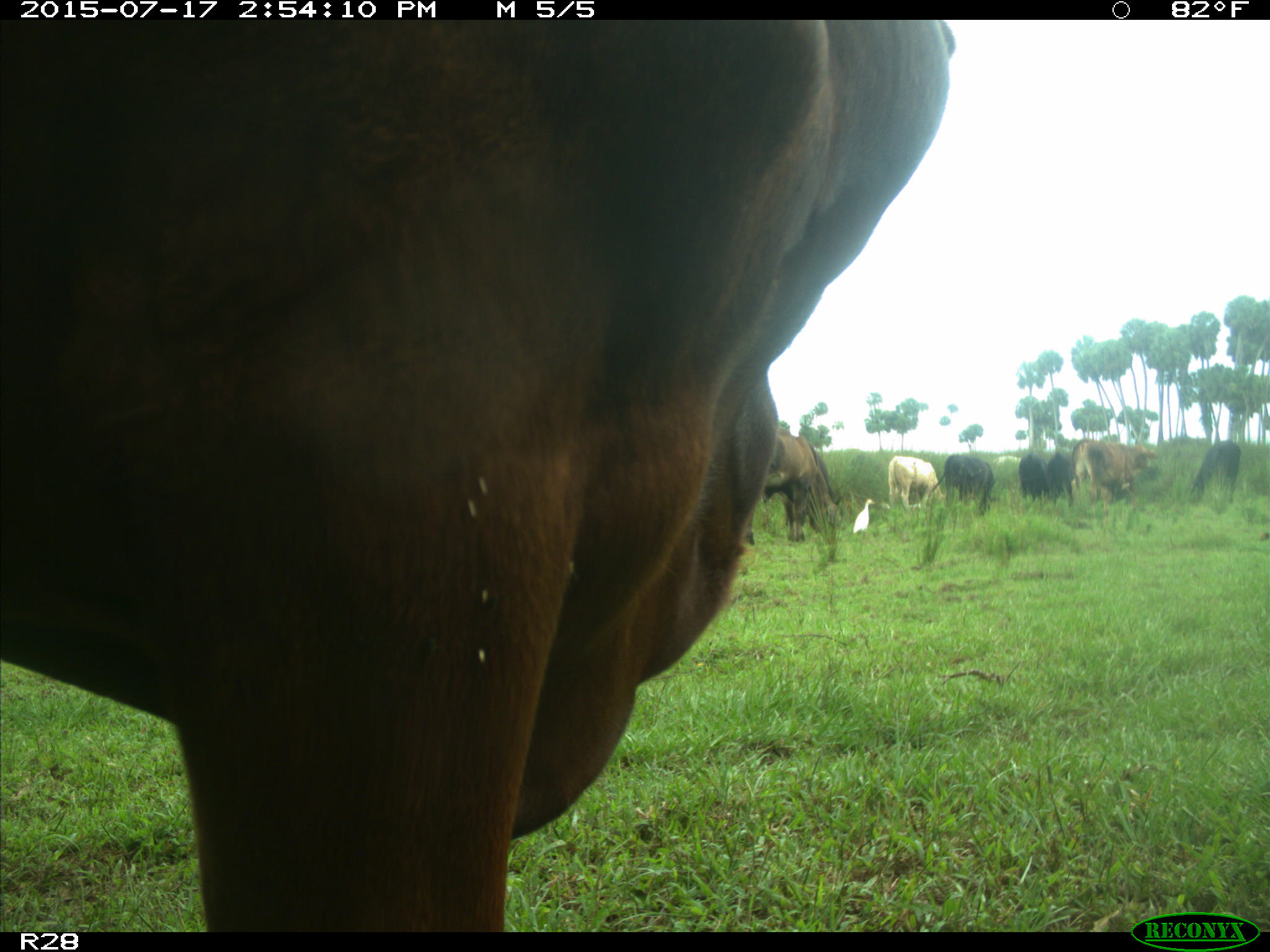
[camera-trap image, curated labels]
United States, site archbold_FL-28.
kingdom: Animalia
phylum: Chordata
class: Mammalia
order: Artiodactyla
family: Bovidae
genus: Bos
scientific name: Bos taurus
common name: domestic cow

* Task to complete *
All of the records above must be copied exactly, except for the pictures.

* Answer space *
[camera-trap image, curated labels]
United States, site archbold_FL-28.
kingdom: Animalia
phylum: Chordata
class: Mammalia
order: Artiodactyla
family: Bovidae
genus: Bos
scientific name: Bos taurus
common name: domestic cow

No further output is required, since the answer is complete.